Bu, sol liberal yelpazedeki en uç konum. Ya da saygıdeğer tarihçi ve Kennedy’nin danışmanı Arthur Schlesinger’i ele alalım. LBJ kontrolündeki savaş kötüye gittiğinde, hepimizin, şahinlerin haklı çıkması ve daha fazla askerin zaferi sağlaması için “dua etmesi gerektiğini” yazdı. Ve o, zaferin ne anlama geldiğini biliyor. Bizim “harap ve viran olmuş” bir toprağı terk ettiğimizi ama savaşın kızışmasının başarıya ulaşması için “dua etmemizi” ve eğer bu olursa “hepimizin, Amerikan hükümetinin bilgeliklerini ve devlet adamlıklarını selamlayabileceğimizi” söyledi. Ama muhtemelen şahinler hatalıydı, bu nedenle kızıştırma kötü bir fikirdi.
Bu retoriği neredeyse kelime kelime, siyasi elitin de dahil olduğu, Irak Savaşı’na karşı olan elite çevirebilirsiniz.
Bu [durum] iki ilkeye dayanıyor. Birincisi: “Amerikan ideallerini tamamen reddederiz.” Amerikan ideallerini kabul eden tek halk Iraklılardır. Birleşik Devletler onları tamamen reddeder. Hangi Amerikan idealleri? Nuremberg kararının prensipleri. Temelde Amerikalı olan Nuremberg mahkemesi, bizim açıkça söylediğimiz yüksek idealler tarif eder. Yani bütün savaş suçları içinde, saldırı, bütün kötülüklerin eşlik etmesini de içinde barındıran uluslararası suçların en büyüğüdür. Irak işgalinin saf bir saldırı durumu olduğu besbelli ve bu nedenle, ideallerimize göre, bütün kötülüklerin eşlik etmesini de içinde barındırır, El-Kaide’yle Irak’ta, Ebu Garip’te ve herhangi bir yerde yapılan ayrımcı savaş gibi.

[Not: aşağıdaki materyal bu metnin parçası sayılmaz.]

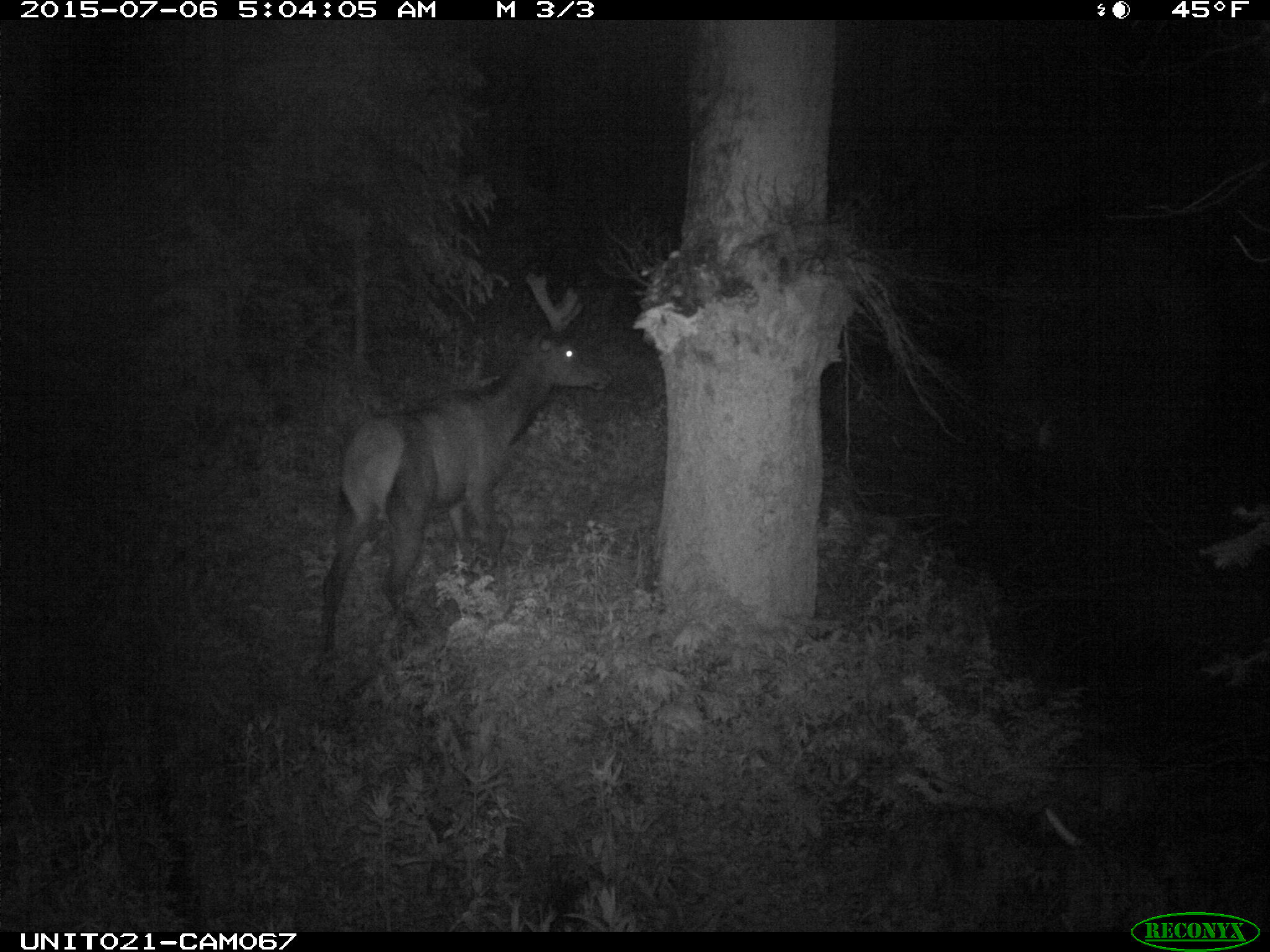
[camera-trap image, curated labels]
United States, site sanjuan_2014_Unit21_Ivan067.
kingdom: Animalia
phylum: Chordata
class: Mammalia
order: Artiodactyla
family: Cervidae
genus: Cervus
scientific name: Cervus elaphus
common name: red deer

Birleşik Devletler başsavcısı Robert Jackson, mahkemeye seslenerek, “bu Nazi savaş suçlularına zehirli kadeh (burada kadeh olarak çevrilen “chalice” kelimesi, Hristiyan ayinlerinde kullanılan ve içine şarap konan kadeh anlamına gelir – ç.n.) uzattığımızı hatırlamalıyız. Eğer artık bunu özümsemişsek, aynı prensipleri hüküm altına almalı ya da bütün bunların bir saçmalık olduğuna inanmalıyız.” Görünen o ki, Amerikan seçkinlerinden hiçbiri bunu kabul etmez ya da anlayamaz bile. Ama Iraklılar kabul eder.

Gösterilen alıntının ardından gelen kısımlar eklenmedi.